Plus d’arrêts de travail, plus longs chez les personnels de santé
En complément de ce Panorama, une étude réalisée par Sofaxis, filiale du groupe SHAM, donne une vue sur la situation sanitaire des personnels des établissements publics en 2015. Elle pointe ainsi une augmentation significative des fréquences, des expositions et des durées des arrêts de travail. Elle relève un taux d’absentéisme de 13%, avec un agent sur deux absent au moins une fois dans l’année, et une fréquence de 74 arrêts pour 100 agents. La durée des arrêts tend à s’allonger, du fait du vieillissement des personnels, estime SHAM. La tranche d’âge des 55 à 59 ans étant la plus concernée. L’étude met du reste en exergue une augmentation de 33% du taux d’incidence des maladies professionnelles sur ces arrêts, parmi lesquelles les troubles musculo-squelettiques (TMS) occupent la plus grande part.

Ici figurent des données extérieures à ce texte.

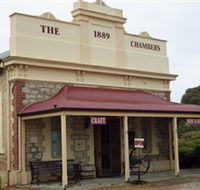 Coorong Cottage Industries - Accommodation Sydney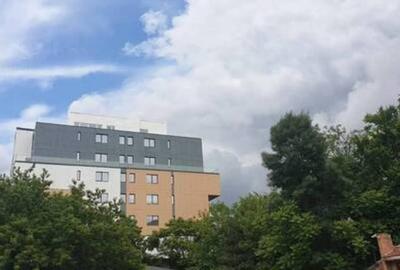 Apartament deosebit cu 3 camere – Parc Verdi Floreasca - 7
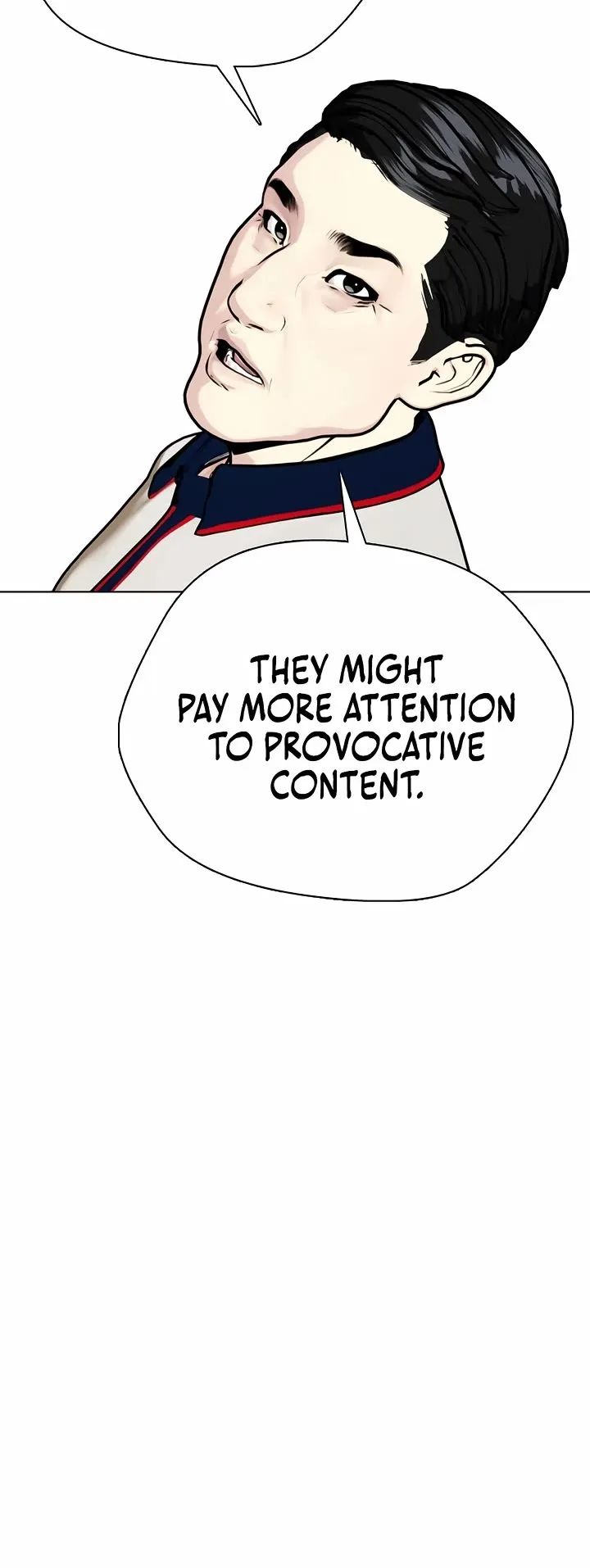 The Outcast Is Too Good at Martial Arts Chapter 162 page 44 -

La chirurgie ambulatoire, porteuse d’indicateurs de qualité
Le groupe SHAM a réservé cette année une attention particulière à la chirurgie ambulatoire. "Une activité en pleine essor, qui s’inscrit dans la forte tendance à raccourcir la durée des séjours chirurgicaux, mais qui porte des indicateurs de qualité, remarque Dominique Godet. Nous constatons, la concernant dans nos dossiers, une faible sinistralité".  Le Conseil Médical de Sham lui a consacré un ouvrage (Prévention des risques en anesthésie et chirurgie ambulatoire), avec pour ambition de sécuriser les pratiques d’une activité qui "recentre le patient au cœur de la prise en charge et représente un défi organisationnel majeur pour les établissements et professionnels de santé".
L’émergence de nouveaux risques
Ce Panorama du risque sur 2015 évoque, pour finir, les enjeux liés à l’émergence de nouveaux risques. A commencer par ceux inhérents à la complexification de la prise en charge des patients et à la multiplication des intervenants. Auxquels s’ajoutent ceux liés au déploiement de la e-santé, aux nouvelles pratiques médicales, à la sécurité des données et aux cyber-menaces. Autant d’éléments à prendre en compte face à "un patient désormais plus demandeur de résultats que de moyens et véritablement acteur de sa prise en charge" conclut le directeur général de SHAM.